GE’s third-quarter profit deteriorated more than Wall Street feared, and the company dimmed its forecast significantly. The bleak news sunk GE’s beaten-down stock as much as 6% on Friday before it recovered.
Things are so gloomy at GE that the company, which has already shrunk itself dramatically over the past decade, now plans to get rid of another $20 billion worth of businesses in the next two years to simplify its vast portfolio.
The disappointing news is deepening concerns on Wall Street that GE may have to cut its coveted dividend for the first time since the Great Recession. GE called the dividend a “priority” but didn’t rule out trimming it.
John Flannery, the new CEO, admitted during a conference call with analysts that the results are “completely unacceptable.” He said they were driven largely by “major challenges” in GE’s power division.
Flannery, who took over for longtime CEO Jeff Immelt in the summer, is expected next month to detail how he plans to cut more than $2 billion in costs, including potential layoffs. GE’s new management team has already cut perks, grounding its fleet of corporate jets and eliminating company cars for top execs. Flannery said he’s wrapping up an “exhaustive” review of GE’s business and culture. He promised there are “no sacred cows.”
The blunt talk from Flannery about the depths of GE’s problems seemed to reassure investors that the new management team is taking the matter seriously.

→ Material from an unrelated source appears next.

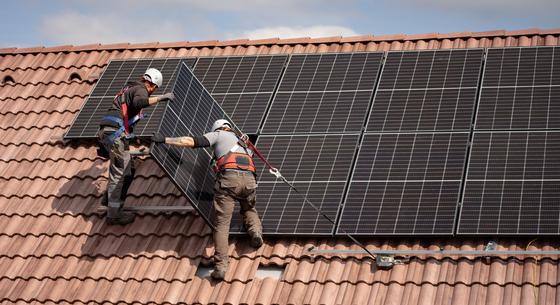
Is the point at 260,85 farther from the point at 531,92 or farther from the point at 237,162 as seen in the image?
the point at 531,92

GE’s stock recovered from its steep losses and traded flat by the afternoon.
GE’s profit tumbled 10% last quarter to $1.8 billion. After one-time adjustments, GE earned 29 cents a share, widely missing the Street’s view of 49 cents.
Profit in GE’s power division, which makes equipment and systems for utility companies, plunged 51%. The business suffered from “poor execution” that resulted in project delays, according to Jeff Bornstein, GE’s outgoing chief financial officer. GE is trying to fix the power division by cutting costs and replacing management.
One bright spot: GE said overall revenue jumped 14%, exceeding estimates.
But GE downgraded its 2017 earnings forecast by more than shareholders had been anticipating. GE also warned that its biggest problem — shrinking free cash flow — will get worse before it gets better. This key measure of financial strength has declined six straight years and GE expects that alarming trend to continue until for now.
“We can, we will and we must improve the cash flow,” Flannery said.
GE’s stock is down 25% this year, easily the worst performer in the Dow. The Dow itself is up nearly 18% this year, and its leaders, Boeing and Caterpillar, have soared 68% and 41%, respectively.
Still, Flannery insisted GE has “significant upside” because he’s “highly confident” the company will turn around its business.